Terra Indígena Raposa Serra do Sol (Roraima) - O produtor de arroz Paulo César Quartiero espera a chegada da ordem judicial para desocupar a área que ocupa na reserva

Terra Indígena Raposa Serra do Sol (RR) - A Polícia Federal (PF) estima que serão necessárias pelo menos duas semanas para que os órgãos da União, supervisionados pela Justiça Federal, concluam a retirada dos não-índios, de suas criaçõese de todos os seus pertences da Terra Indígena Raposa Serra do Sol (RR).

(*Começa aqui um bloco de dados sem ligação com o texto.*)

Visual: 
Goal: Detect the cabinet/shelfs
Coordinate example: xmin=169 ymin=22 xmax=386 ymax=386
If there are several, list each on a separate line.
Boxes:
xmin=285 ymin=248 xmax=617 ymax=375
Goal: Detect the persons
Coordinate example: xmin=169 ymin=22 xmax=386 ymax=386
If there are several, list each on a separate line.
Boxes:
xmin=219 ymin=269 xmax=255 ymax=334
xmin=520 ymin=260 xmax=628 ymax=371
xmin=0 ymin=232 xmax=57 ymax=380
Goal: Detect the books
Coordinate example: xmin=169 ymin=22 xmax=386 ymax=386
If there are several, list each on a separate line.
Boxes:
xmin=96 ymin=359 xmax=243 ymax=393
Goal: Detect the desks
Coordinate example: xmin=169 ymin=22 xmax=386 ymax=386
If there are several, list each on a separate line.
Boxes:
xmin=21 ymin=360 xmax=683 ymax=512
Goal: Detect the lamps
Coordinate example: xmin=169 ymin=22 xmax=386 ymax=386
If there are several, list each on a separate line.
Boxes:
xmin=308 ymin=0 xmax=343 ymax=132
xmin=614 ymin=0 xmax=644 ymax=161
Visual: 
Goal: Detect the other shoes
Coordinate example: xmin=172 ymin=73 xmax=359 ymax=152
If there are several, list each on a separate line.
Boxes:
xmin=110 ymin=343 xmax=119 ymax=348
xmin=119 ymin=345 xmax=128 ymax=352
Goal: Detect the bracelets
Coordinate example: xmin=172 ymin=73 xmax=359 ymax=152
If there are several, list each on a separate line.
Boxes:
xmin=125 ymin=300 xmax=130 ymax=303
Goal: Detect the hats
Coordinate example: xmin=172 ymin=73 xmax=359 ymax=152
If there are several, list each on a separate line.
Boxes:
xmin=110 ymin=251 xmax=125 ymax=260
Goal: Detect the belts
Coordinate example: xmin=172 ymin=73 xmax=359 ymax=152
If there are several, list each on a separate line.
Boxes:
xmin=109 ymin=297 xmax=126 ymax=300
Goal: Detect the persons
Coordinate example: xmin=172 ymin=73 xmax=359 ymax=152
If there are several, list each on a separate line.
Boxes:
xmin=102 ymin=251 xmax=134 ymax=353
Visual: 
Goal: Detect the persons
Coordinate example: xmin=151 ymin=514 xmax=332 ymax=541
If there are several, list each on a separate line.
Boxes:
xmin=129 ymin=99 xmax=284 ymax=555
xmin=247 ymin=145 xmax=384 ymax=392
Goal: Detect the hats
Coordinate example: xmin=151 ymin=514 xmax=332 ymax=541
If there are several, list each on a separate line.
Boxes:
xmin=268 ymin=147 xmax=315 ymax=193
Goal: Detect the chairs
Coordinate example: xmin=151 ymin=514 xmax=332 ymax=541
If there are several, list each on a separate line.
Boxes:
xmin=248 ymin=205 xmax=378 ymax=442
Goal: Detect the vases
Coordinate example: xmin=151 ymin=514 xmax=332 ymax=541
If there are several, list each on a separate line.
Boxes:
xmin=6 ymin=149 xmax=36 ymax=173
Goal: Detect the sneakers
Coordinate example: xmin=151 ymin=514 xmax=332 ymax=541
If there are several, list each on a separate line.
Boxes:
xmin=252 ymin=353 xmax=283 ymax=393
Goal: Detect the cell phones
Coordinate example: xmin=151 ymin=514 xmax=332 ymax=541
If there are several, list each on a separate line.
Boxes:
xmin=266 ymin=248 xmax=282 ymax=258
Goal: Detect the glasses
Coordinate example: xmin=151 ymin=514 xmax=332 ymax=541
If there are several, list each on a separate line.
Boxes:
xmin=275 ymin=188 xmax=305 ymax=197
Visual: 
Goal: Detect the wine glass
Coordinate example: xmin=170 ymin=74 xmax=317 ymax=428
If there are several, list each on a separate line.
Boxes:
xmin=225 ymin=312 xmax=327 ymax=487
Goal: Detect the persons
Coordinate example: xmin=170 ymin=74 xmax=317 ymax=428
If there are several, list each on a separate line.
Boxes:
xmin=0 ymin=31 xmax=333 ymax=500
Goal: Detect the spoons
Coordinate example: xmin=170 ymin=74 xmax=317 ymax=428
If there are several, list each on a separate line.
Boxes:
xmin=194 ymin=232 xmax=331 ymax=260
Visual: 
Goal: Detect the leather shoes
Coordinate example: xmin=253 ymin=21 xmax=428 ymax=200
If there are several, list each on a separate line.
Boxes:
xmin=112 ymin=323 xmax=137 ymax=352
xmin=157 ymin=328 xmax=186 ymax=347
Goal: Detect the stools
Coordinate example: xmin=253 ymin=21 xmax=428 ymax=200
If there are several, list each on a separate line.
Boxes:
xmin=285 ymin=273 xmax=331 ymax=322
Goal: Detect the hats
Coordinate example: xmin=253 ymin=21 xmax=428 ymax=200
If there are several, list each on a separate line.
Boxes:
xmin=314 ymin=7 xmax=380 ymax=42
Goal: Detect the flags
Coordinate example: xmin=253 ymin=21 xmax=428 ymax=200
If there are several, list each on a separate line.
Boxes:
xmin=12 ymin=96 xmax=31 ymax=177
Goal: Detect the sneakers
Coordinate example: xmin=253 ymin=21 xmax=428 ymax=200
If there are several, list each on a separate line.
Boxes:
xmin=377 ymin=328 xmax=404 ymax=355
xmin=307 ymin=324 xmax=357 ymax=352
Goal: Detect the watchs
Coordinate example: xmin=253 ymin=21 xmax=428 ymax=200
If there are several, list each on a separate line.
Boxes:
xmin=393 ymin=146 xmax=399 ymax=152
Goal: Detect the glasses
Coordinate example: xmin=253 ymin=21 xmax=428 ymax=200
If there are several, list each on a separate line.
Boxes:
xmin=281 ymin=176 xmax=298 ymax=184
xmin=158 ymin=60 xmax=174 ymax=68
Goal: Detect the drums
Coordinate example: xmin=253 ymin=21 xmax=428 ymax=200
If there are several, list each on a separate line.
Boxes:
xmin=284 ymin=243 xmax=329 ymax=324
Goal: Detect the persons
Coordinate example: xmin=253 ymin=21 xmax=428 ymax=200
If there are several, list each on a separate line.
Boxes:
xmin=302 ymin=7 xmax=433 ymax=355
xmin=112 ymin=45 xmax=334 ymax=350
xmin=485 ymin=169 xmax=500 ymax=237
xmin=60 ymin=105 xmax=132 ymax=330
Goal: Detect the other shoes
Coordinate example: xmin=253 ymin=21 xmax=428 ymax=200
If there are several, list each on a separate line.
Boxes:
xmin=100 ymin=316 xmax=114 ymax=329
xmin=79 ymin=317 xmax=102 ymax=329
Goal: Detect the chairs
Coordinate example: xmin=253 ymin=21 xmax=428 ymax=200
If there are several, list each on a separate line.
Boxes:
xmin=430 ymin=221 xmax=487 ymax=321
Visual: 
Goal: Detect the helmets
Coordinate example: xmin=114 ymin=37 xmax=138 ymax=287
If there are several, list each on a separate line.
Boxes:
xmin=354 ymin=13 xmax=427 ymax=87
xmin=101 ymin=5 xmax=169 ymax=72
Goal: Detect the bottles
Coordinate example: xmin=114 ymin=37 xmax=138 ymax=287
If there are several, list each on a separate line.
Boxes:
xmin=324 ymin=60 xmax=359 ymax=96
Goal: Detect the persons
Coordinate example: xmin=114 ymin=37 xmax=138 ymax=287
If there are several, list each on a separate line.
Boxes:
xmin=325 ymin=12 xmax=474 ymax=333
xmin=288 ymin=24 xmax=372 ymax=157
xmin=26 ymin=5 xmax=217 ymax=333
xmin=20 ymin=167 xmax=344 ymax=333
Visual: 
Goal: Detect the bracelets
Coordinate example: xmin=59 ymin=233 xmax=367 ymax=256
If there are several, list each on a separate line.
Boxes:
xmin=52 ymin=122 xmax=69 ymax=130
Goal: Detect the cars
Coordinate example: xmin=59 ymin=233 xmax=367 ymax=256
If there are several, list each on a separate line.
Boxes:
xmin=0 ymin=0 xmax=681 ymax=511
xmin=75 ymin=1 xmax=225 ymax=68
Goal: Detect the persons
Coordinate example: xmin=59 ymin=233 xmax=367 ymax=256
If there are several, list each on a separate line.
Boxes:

“O planejamento foi feito para 30 dias, mas creio que em 15 dias será possível retirar tudo”, afirmou o superintendente da PF em Roraima, José Maria Fonseca.

Ele avaliou que a desocupação por parte de quem não cumpriu o prazo dado pela Justiça – encerrado na última quinta-feira (30) – começou de forma tranqüila e, na maioria dos casos, não foi feita antes porque a União não conseguiu disponibilizar transporte necessário. Há famílias de saída que vivem em áreas de difícil acesso e outras que aguardam caminhões para fazer a mudança.

As fazendas até então exploradas por seis grandes produtores de arroz já foram desocupadas. Os últimos a deixar a área foram Tiaraju Faccio, que terminou de colher ontem, e Paulo César Quartiero, que só saiu após receber um mandado de desocupação escrito à mão pelo presidente do Tribunal Regional Federal da 1ª Região, desembargador Jirair Meguerian.

As duas famílias de pecuaristas idosos que passaram a vida inteira na região, visitadas ontem pelo desembargador, ainda não saíram. Segundo o juiz auxiliar Lincoln Rodrigues, que acompanhou Meguerian, Adolfo Esbell alegou que tem descendência indígena e “foi dada a ele oportunidade de provar”. Já Lawrence Hart só aguarda a chegada do transporte prometido pela União, que deve ser viabilizada em 15 dias.

A Fundação Nacional do Índio (Funai) informou que 300 caminhões se dividirão pela área de 1,7 milhão de hectares para concluir o quanto antes a desocupação dos remanescentes.